About the Role
As a Data Engineer II at Baazi, you will contribute to building and optimizing scalable data pipelines and lakehouse systems that power analytics and product insights across the organization. You'll work hands-on across our AWS-based ecosystem, develop robust data workflows, and ensure high standards of data quality, performance, and reliability.
Key Responsibilities
- Build and optimize scalable data pipelines and lakehouse components using Iceberg or Hudi.
- Develop ETL/ELT workflows on AWS using Glue, EMR, Lambda, Redshift, and other platform services.

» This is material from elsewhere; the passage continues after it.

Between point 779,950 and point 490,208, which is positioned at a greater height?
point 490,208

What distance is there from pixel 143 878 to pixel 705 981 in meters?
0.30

- Write clean, modular, reusable code using PySpark, Python, and SQL.
- Manage and enhance orchestration workflows with Airflow to ensure reliability and scalability.
- Collaborate with analytics, product, and engineering teams to maintain unified and consistent data models.
- Participate in performance tuning, cost optimization, and improvement of AWS data infrastructure.
- Implement and follow best practices in data quality, cataloging, and metadata management.
- Contribute to code reviews and engineering discussions to maintain high technical standards.
Required Skills & Experience
- 24 years of experience in data engineering with strong exposure to large-scale data systems.
- 2+ years of hands-on experience in PySpark.
- Solid understanding of the AWS data ecosystem: Glue, EMR, S3, Lambda, Redshift, CloudWatch.
- Practical experience working with Apache Iceberg or Hudi (Iceberg preferred).
- Strong programming skills in Python, PySpark, and solid command over SQL.
- Experience working with Airflow for scheduling and orchestration.
- Understanding of distributed systems, data modeling, and data governance principles.
- Exposure to containerized environments (Kubernetes, Docker) is a plus.
- Ability to work closely with business and technical teams to deliver scalable solutions.